**COMPITO 1**
Trasforma in un elenco il paragrafo dell'estratto che comincia con «Sempre Chiara Soffici parla», conservandone i fatti principali.

**ESTRATTO DEL DOCUMENTO**
Nel caso di Meloni siamo di fronte ad un utilizzo dello sfondamento del tetto di cristallo in chiave revisionista, contro una storia di battaglie delle donne.
Sempre Chiara Soffici parla di mito dell’ape regina (che lei usa anche per Thatcher) L’ape regina può governare proprio perché è l’unica donna in un mondo di uomini. In una fase di crisi del patriarcato donne di destra confermano “uomocrazia”, incarnano la reazione: famiglia naturale, dio, patria, in modo nuovo e moderno.
Penso che tutto questo motivi ragioni impegno, l’invito alle donne a farsi protagoniste della costruzione dell’alternativa. L’11 novembre ci sarà la manifestazione nazionale PD. Propongo di arrivarci con le nostre proposte, le iniziative territoriali e un’iniziativa politica nostra di caratetre nazionale, verso l’11 novembre.
Abbiamo bisogno di un percorso di promozione delle adesioni che sia politico, per una Conferenza più forte, guardando ad Europa, ad un appuntamento fondamentale che ci aspetta l’anno prossimo.
Fatemi chiudere con una nota positiva, salutando il risultato della Polonia anche come grande risultato delle donne, della loro capacità di mobilitazione in quel Paese. Si apre una pagina nuova, e non è cosa da poco.

**DATI FORNITI**
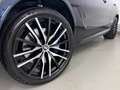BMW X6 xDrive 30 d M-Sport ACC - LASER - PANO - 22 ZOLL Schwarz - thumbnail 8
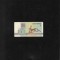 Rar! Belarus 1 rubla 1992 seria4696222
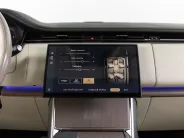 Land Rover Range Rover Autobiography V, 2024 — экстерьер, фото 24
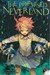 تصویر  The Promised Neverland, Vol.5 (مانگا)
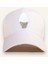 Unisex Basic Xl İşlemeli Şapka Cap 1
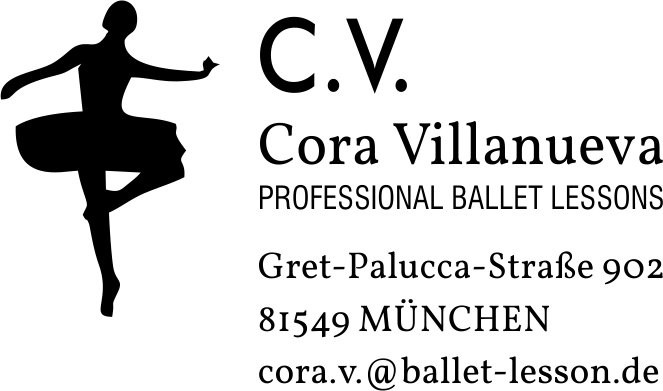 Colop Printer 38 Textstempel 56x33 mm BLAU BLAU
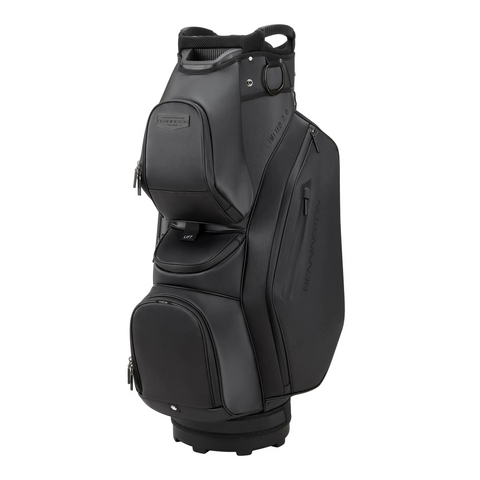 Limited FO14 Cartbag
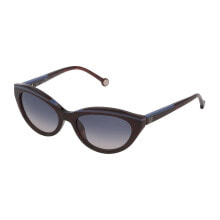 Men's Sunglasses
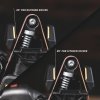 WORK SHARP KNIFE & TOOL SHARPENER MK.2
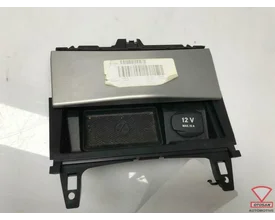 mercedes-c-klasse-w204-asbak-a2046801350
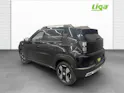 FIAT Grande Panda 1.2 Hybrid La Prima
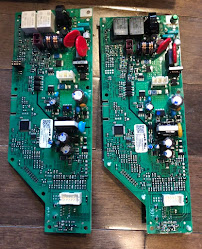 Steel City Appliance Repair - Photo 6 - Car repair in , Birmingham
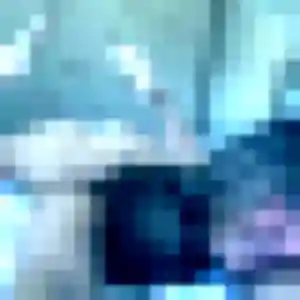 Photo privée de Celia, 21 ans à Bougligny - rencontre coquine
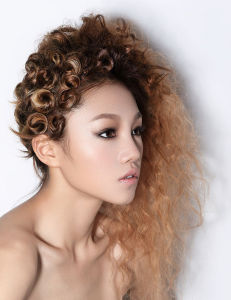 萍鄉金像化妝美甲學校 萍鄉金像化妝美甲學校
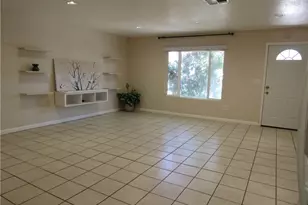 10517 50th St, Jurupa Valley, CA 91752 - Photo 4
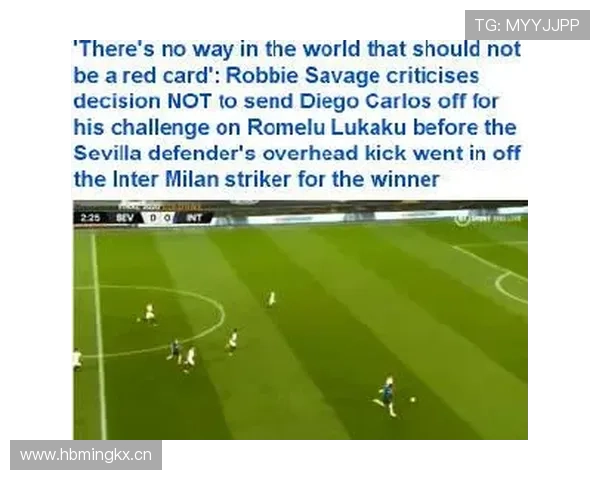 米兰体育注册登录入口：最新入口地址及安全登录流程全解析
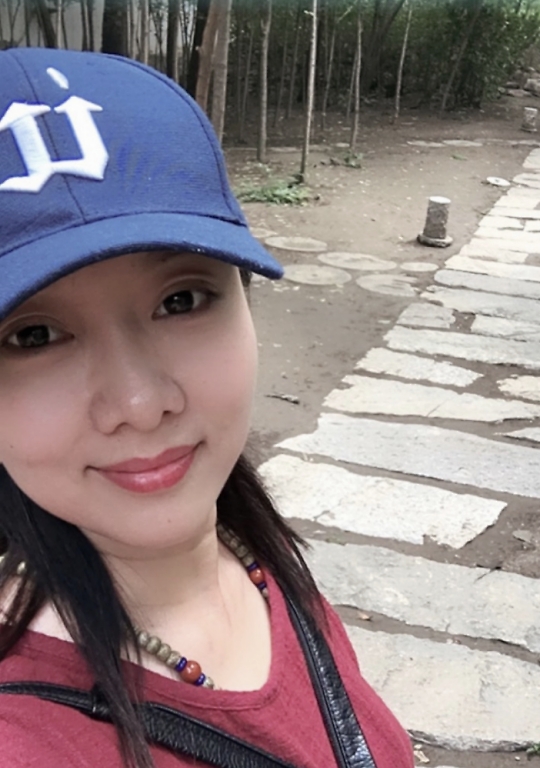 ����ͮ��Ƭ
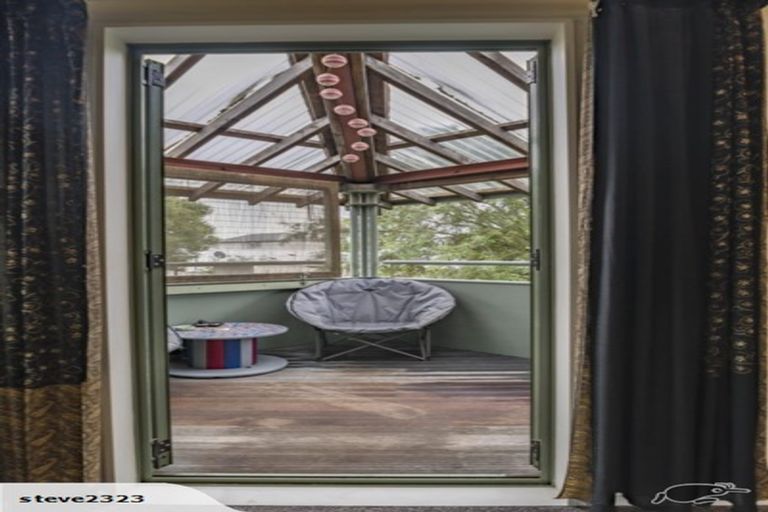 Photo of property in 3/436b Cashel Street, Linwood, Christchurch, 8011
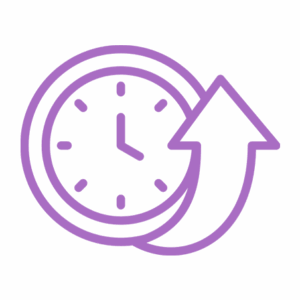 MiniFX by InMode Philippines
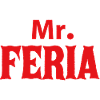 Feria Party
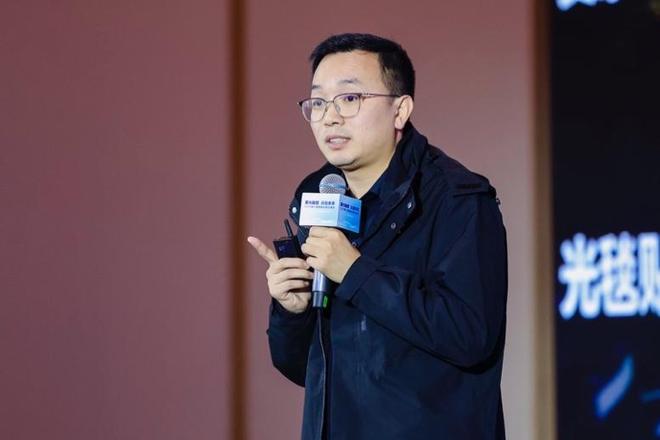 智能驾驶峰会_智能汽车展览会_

**COMPITO 2**
Restituisci senza modifiche tutte le voci del Blocco 1, dalla 1 alla 21, omettendo le immagini.

**RISPOSTA 1**
- Chiara Soffici parla del mito dell'ape regina, che usa anche per Thatcher.
- L'ape regina può governare proprio perché è l'unica donna in un mondo di uomini.
- In una fase di crisi del patriarcato, le donne di destra confermano l'"uomocrazia".
- Incarnano la reazione (famiglia naturale, dio, patria) in modo nuovo e moderno.

**RISPOSTA 2**
BMW X6 xDrive 30 d M-Sport ACC - LASER - PANO - 22 ZOLL Schwarz - thumbnail 8
 Rar! Belarus 1 rubla 1992 seria4696222
 Land Rover Range Rover Autobiography V, 2024 — экстерьер, фото 24
 تصویر  The Promised Neverland, Vol.5 (مانگا)
 Unisex Basic Xl İşlemeli Şapka Cap 1
 Colop Printer 38 Textstempel 56x33 mm BLAU BLAU
 Limited FO14 Cartbag
 Men's Sunglasses
 WORK SHARP KNIFE & TOOL SHARPENER MK.2
 mercedes-c-klasse-w204-asbak-a2046801350
 FIAT Grande Panda 1.2 Hybrid La Prima
 Steel City Appliance Repair - Photo 6 - Car repair in , Birmingham
 Photo privée de Celia, 21 ans à Bougligny - rencontre coquine
 萍鄉金像化妝美甲學校 萍鄉金像化妝美甲學校
 10517 50th St, Jurupa Valley, CA 91752 - Photo 4
 米兰体育注册登录入口：最新入口地址及安全登录流程全解析
 ����ͮ��Ƭ
 Photo of property in 3/436b Cashel Street, Linwood, Christchurch, 8011
 MiniFX by InMode Philippines
 Feria Party
 智能驾驶峰会_智能汽车展览会_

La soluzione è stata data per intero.